Sulla questione è intervenuta l’Agenzia delle Entrate, con la risoluzione n. 57/2010, in cui è stato precisato che “considerata anche la ratio dell’articolo 90 della legge n. 289 del 2002, diretta ad agevolare il settore delle società e associazioni sportive dilettantistiche – il quale trae la maggiore fonte di finanziamento dall’attività di sponsorizzazione – consegue che la previsione recata dallo stesso articolo non introduce un limite massimo all’integrale deducibilità dal reddito d’impresa delle somme corrisposte agli enti di cui trattasi, ma individua l’importo entro il quale dette somme costituiscono per presunzione assoluta spese di pubblicità“.

 

In altri termini, il limite di 200mila euro deve essere inteso come limite ai fini dell’operatività della presunzione prevista dalla disposizione in commento e non come limite assoluto alla deducibilità.

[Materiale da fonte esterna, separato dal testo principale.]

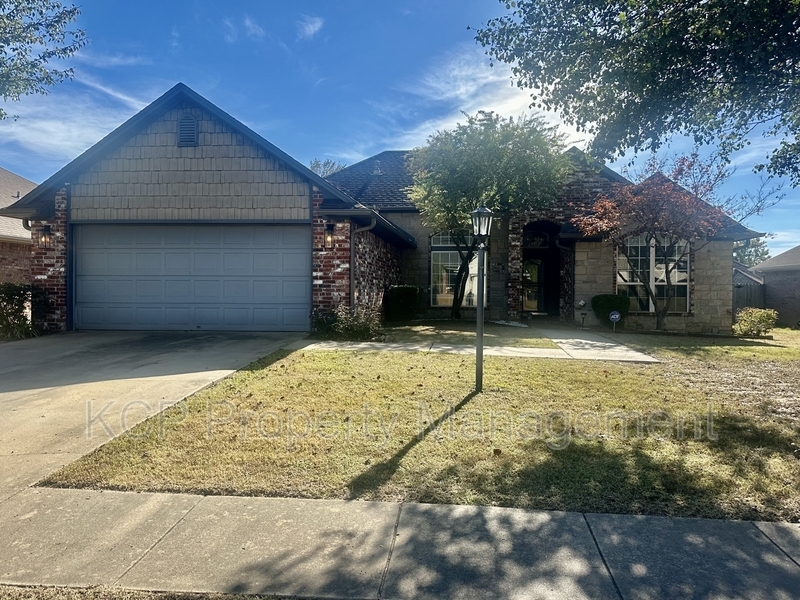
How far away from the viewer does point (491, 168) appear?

Il superamento del limite, quindi, non determina automaticamente la non deducibilità – ovvero la deducibilità limitata prevista per le spese di rappresentanza – del costo sostenuto dallo sponsor.

 

Pertanto, nella ipotesi in cui il soggetto erogante versi all’associazione sportiva una somma di denaro superiore al limite dei 200mila euro, l’eccedenza sarà eventualmente deducibile dal suo reddito d’impresa come spesa di pubblicità e propaganda (ai sensi dell’articolo 108, comma 2, primo periodo, del Tuir) a condizione che:

 

  • la natura del rapporto contrattuale presenti tutti i requisiti formali e sostanziali riscontrabili in un rapporto di sponsorizzazione o di altra prestazione pubblicitaria

 

  • siano soddisfatti, secondo i principi generali recati dall’articolo 109 del Tuir, i requisiti della competenza, della certezza, quanto all’esistenza del costo, e dell’oggettiva determinabilità dello stesso, quanto al relativo ammontare, nonché dell’inerenza della spesa ad attività o beni da cui derivino ricavi o altri proventi imponibili.